(Extracted data entries)
begin
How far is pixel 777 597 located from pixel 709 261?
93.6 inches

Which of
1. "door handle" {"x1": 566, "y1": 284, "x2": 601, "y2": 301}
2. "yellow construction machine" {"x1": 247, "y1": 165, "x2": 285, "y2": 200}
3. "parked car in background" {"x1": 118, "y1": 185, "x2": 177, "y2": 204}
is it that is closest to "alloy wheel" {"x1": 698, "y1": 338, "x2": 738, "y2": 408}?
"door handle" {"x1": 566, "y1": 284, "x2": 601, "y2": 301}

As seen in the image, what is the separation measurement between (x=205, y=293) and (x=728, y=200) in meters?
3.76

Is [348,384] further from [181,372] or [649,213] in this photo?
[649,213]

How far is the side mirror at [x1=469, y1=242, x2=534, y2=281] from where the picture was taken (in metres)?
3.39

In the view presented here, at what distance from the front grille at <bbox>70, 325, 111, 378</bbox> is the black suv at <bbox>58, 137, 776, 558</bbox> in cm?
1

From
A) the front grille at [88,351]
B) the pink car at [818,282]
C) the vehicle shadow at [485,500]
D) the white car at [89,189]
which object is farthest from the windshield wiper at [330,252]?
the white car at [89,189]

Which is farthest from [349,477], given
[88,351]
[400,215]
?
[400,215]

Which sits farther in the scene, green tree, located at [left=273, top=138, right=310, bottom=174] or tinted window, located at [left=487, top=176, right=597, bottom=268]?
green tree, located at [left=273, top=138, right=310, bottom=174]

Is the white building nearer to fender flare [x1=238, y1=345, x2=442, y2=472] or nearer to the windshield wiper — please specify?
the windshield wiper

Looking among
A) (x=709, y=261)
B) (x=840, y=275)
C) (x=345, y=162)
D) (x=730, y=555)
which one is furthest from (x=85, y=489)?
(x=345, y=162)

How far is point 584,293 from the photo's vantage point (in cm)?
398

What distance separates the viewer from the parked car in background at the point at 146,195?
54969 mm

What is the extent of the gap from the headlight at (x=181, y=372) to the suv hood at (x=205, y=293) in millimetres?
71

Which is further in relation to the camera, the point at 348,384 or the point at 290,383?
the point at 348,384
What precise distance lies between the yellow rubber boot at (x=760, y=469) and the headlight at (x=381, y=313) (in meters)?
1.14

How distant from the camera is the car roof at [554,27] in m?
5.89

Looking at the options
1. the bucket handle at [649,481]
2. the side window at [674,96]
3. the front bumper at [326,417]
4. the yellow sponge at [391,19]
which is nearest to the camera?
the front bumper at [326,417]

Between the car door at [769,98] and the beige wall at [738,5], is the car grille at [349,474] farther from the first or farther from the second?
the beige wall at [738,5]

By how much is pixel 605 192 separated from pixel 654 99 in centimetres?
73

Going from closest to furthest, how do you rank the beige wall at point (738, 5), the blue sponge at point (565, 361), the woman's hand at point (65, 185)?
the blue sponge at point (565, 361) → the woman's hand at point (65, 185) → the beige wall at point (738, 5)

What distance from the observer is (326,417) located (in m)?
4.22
end
* Job *
Rewrite every row above with "headlight" swapped for "head lamp", keeping everything else the same.

* Output for this exercise *
How far is pixel 777 597 located from pixel 709 261?
93.6 inches

Which of
1. "door handle" {"x1": 566, "y1": 284, "x2": 601, "y2": 301}
2. "yellow construction machine" {"x1": 247, "y1": 165, "x2": 285, "y2": 200}
3. "parked car in background" {"x1": 118, "y1": 185, "x2": 177, "y2": 204}
is it that is closest to "alloy wheel" {"x1": 698, "y1": 338, "x2": 738, "y2": 408}?
"door handle" {"x1": 566, "y1": 284, "x2": 601, "y2": 301}

As seen in the image, what is the separation measurement between (x=205, y=293) and (x=728, y=200) in meters?
3.76

Is [348,384] further from [181,372] or [649,213] in this photo?
[649,213]

How far is the side mirror at [x1=469, y1=242, x2=534, y2=281] from where the picture was taken (in metres)?
3.39

In the view presented here, at what distance from the front grille at <bbox>70, 325, 111, 378</bbox> is the black suv at <bbox>58, 137, 776, 558</bbox> in cm?
1

From
A) the front grille at [88,351]
B) the pink car at [818,282]
C) the vehicle shadow at [485,500]
D) the white car at [89,189]
which object is farthest from the windshield wiper at [330,252]?
the white car at [89,189]

Which is farthest from [349,477], given
[88,351]
[400,215]
?
[400,215]

Which sits farther in the scene, green tree, located at [left=273, top=138, right=310, bottom=174] or tinted window, located at [left=487, top=176, right=597, bottom=268]?
green tree, located at [left=273, top=138, right=310, bottom=174]

Is the white building nearer to fender flare [x1=238, y1=345, x2=442, y2=472] or nearer to the windshield wiper — please specify?
the windshield wiper

Looking among
A) (x=709, y=261)
B) (x=840, y=275)
C) (x=345, y=162)
D) (x=730, y=555)
which one is furthest from (x=85, y=489)?
(x=345, y=162)

How far is point 584,293 from the photo's vantage point (in cm)?
398

What distance separates the viewer from the parked car in background at the point at 146,195?
54969 mm

What is the extent of the gap from the head lamp at (x=181, y=372) to the suv hood at (x=205, y=293) in millimetres?
71

Which is further in relation to the camera, the point at 348,384 or the point at 290,383?
the point at 348,384
What precise distance lies between the yellow rubber boot at (x=760, y=469) and the head lamp at (x=381, y=313) (in meters)?
1.14

How distant from the camera is the car roof at [554,27] in m?
5.89

Looking at the options
1. the bucket handle at [649,481]
2. the side window at [674,96]
3. the front bumper at [326,417]
4. the yellow sponge at [391,19]
which is nearest to the camera?
the front bumper at [326,417]

Between the car door at [769,98] and the beige wall at [738,5], is the car grille at [349,474] farther from the first or farther from the second?
the beige wall at [738,5]

By how much is pixel 605 192 separated from pixel 654 99 in centimetres?
73

Going from closest to furthest, how do you rank the beige wall at point (738, 5), the blue sponge at point (565, 361), the woman's hand at point (65, 185)?
the blue sponge at point (565, 361) → the woman's hand at point (65, 185) → the beige wall at point (738, 5)

What distance from the observer is (326,417) located (in m)?
4.22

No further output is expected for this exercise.